The Environmental Protection Agencies Noise Control Guidelines Section 4 state;
The problems caused by the perpetual barking of dogs has been known to exist at distances as far as 500 metres from the actual source. The following criteria for dog kennels have therefore been assembled to limit both the physical stimuli to the dogs and the outbreak of noise from the kennels.
• The kennels should be located at least 500 metres from residential areas.
• Some fully enclosed or acoustically baffled kennels should be available to house particularly noisy animals, at a ratio of 1:15.
• Electronic masking noise devices should be provided to reduce audible stimuli to the dogs.
• Kennels should be constructed to visually screen stimuli such as other dogs, animals, traffic or passers-by.
• Access to kennels should be restricted solely to staff. Feeding of the dogs should be restricted to the
daytime hours of 7 am — 6 pm.
• Exercise of the dogs may only be performed between the hours of 9 am and 5 pm.
• A responsible person must be available on site 24 hours per day.
• Kennels should be constructed of such a material so as to provide an appropriate reduction in the emission of noise. Materials such as masonry and cement sheeting would provide a suitable structural basis.
• The kennels should be positioned so as to utilise the ability of the topography to reduce noise.
This puppy farm currently houses 100 dogs plus puppies only 60 metres from a rural residential zone and only 200 metres from a cemetery so is already in violation of the EPA regulations.
Wellington Shire’s rate payers pay their animal registration fees annually. This money is there to provide the rate payers information and education on responsible pet ownership. There is nothing responsible about the factory farming of dogs and Wellington Shire has dozens of puppy farms already. The money raised through registration fees is also to provide regular inspections of puppy farms and enforcement of the mandatory Code of Practice. A large number of puppy farms in Wellington Shire have been allowed to operate in violation to this code for many years and animals are suffering because the Wellington Council is failing it's duty of care.

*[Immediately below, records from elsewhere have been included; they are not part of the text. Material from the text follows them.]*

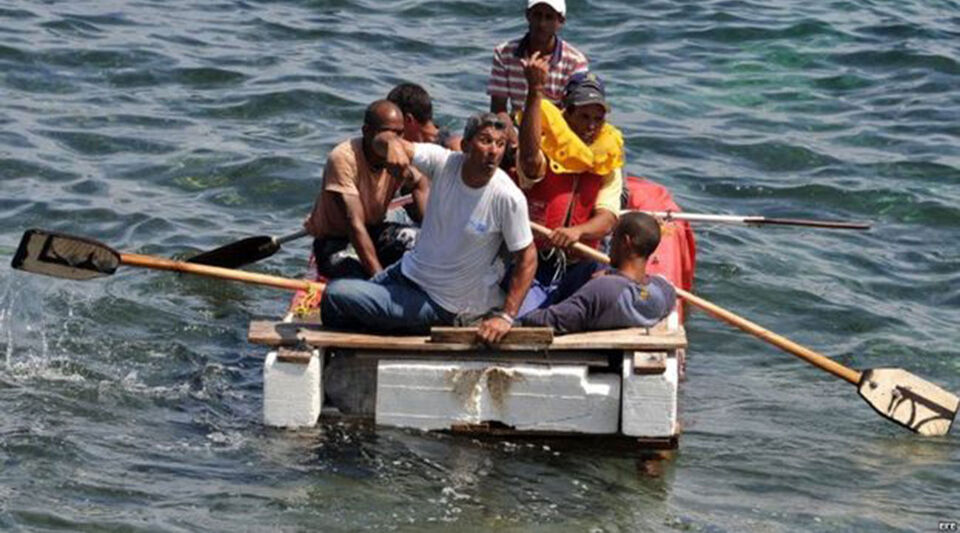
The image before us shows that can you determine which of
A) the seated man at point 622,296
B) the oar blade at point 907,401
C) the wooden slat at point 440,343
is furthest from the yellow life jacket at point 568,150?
the oar blade at point 907,401

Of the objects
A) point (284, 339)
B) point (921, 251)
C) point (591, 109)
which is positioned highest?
point (591, 109)

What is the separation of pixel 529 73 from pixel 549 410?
62.1 inches

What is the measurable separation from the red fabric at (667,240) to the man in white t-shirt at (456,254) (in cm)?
177

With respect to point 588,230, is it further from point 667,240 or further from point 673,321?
point 667,240

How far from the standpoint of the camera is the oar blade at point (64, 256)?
30.6ft

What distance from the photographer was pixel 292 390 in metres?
8.55

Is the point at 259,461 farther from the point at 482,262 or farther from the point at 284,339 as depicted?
the point at 482,262

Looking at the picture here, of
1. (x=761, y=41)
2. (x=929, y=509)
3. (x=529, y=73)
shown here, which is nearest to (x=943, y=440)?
(x=929, y=509)

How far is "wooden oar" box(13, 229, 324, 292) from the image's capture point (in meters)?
9.27

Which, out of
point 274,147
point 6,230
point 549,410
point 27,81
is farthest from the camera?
point 27,81

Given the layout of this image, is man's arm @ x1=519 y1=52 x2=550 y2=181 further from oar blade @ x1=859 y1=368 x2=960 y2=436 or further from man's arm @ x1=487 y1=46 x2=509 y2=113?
oar blade @ x1=859 y1=368 x2=960 y2=436

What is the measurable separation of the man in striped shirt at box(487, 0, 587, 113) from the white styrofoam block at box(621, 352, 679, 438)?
239 cm

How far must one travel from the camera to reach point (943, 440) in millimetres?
9688

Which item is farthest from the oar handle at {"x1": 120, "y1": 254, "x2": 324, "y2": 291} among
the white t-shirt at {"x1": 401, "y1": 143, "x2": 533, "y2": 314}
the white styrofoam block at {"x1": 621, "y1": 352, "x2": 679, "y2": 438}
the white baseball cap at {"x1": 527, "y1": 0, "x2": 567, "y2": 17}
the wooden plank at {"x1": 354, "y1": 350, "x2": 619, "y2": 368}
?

Heyfield is a picturesque quiet country town and thousands of tourists visit the National Parks and Lake Glenmaggie. Heyfield is known as the Southern Gateway to the Alpine National Park which is famous for its pristine natural bushlands. If this permit is granted Heyfield will become known as home to one of the biggest intensive puppy factory farms in Australia.
We do not need bigger pounds and more puppy farms.
I earnestly appeal to you not to grant this permit application. Thank you very much for any consideration to this objection on behalf of these innocent animals and our very real concerns.